Applying that standard, we affirm. Burton argues that Ark. Code Ann. § 16-93- 615(a)(1)(A) gives him an unequivocal right to parole. That provision states that except for inmates convicted of certain enumerated offenses, an inmate “shall be transferred” from prison to parole, “subject to rules promulgated by the Board of Corrections or the Post- Prison Transfer Board and conditions adopted by the Post-Prison Transfer Board.” Since he was not convicted of any of the offenses excluded by that provision, Burton argues section 16-93-615(a)(1)(A) required the Board to grant him parole. And as a result, he argues, he was entitled to proceed in forma pauperis and pursue a writ of mandamus directing the Board to follow the law.

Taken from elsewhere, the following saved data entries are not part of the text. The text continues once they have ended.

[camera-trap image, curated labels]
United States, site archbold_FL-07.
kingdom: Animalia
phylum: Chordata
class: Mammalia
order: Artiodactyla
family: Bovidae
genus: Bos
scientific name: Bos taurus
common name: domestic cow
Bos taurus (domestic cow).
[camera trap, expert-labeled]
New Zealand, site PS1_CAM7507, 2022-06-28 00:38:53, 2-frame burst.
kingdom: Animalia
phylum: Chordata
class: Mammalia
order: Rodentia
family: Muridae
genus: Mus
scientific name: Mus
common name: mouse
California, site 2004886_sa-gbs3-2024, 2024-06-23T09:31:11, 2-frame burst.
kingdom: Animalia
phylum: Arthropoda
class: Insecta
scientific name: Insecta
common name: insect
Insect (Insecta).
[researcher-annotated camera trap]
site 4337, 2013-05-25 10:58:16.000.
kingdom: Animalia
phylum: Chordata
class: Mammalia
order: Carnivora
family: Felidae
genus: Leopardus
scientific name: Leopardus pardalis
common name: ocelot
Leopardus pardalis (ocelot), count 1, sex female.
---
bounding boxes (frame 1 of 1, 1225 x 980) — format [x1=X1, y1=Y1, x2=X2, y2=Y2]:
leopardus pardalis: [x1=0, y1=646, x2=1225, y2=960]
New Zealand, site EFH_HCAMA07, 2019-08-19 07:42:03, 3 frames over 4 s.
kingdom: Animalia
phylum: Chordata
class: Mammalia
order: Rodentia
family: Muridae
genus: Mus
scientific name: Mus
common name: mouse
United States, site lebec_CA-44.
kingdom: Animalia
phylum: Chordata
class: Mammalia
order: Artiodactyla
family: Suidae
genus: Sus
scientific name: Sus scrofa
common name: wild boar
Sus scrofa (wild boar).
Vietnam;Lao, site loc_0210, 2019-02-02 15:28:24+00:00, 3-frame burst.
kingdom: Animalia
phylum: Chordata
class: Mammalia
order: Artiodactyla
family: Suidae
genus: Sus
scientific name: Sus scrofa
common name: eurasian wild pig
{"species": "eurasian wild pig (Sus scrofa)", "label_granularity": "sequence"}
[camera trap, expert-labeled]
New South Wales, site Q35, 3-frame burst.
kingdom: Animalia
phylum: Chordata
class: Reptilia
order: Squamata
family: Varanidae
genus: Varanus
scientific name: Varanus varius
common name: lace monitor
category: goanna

Burton’s argument badly misses the mark. Contrary to his claim, section 16-93- 615(a)(1)(A) does not create an unqualified right to parole. On the contrary, that provision
2 merely says that certain inmates—those convicted of the enumerated offenses—are not eligible for parole and that others may be paroled “subject to rules and regulations promulgated by the Board of Corrections or the Post-Prison Transfer Board and conditions adopted by the Post-Prison Transfer Board.” Indeed, underscoring that reading, the statute’s very next sentence directs the Board to conduct a “risk-needs assessment” and determine whether an inmate is likely to reoffend and, “if parole is granted,” set conditions. Ark. Code Ann. § 16-93-615(a)(1)(B) (Repl. 2016). That language would make little sense if, as Burton claims, the Board has no discretion and is required to grant parole. And we do not read statutes in a way that would render them self-contradictory. See Ark. Parole Bd. v. Johnson, 2022 Ark. 209, at 5, 654 S.W.3d 820, 823; Antonin Scalia & Bryan A. Garner, Reading Law: The Interpretation of Legal Texts 180 (2012) (explaining that “there can be no justification for needlessly rendering provisions in conflict”). So we reject Burton’s claim that section 16-93-615(a)(1)(A) requires granting him parole.
Because Burton’s reading of the statute fails as a matter of law, he has not raised a legitimate claim based on mandamus that qualifies as a colorable cause of action. The circuit court therefore did not err—let alone abuse its discretion—in denying his petition to proceed in forma pauperis.
Affirmed.
WOMACK, J., dissents.
3
SHAWN A. WOMACK, Justice, dissenting. Dismissal of the case is proper pursuant to article 5, section 20 of the Arkansas Constitution. 1 Absent an express constitutional provision to the contrary, the State can never properly be a defendant in any of its courts.2 Here, Burton improperly made the State a defendant when he petitioned for mandamus relief in a new civil action below, 60CV-24-6968.3 Instead, he should have petitioned in one of his related, underlying criminal cases, 35CR-14-164 or 35CR-15-85. Accordingly, this court, like the circuit court below, lacks jurisdiction. For these reasons, the circuit court’s order must be reversed and the case dismissed.
Kenneth Burton, pro se appellant.
Tim Griffin, Att’y Gen., by: Walker K. Hawkins, Ass’t Att’y Gen., for appellee.
1
See Thurston v. League of Women Voters of Ark., 2022 Ark. 32, at 17, 639 S.W.3d 319, 327 (Womack, J., dissenting).
2
Id.
3
See Perry v. Payne, 2022 Ark. 112, at 5 (Womack, J., dissenting) (reasoning Article 5, section 20 required the dismissal of the appeal from denial of writ of mandamus and declaratory judgment).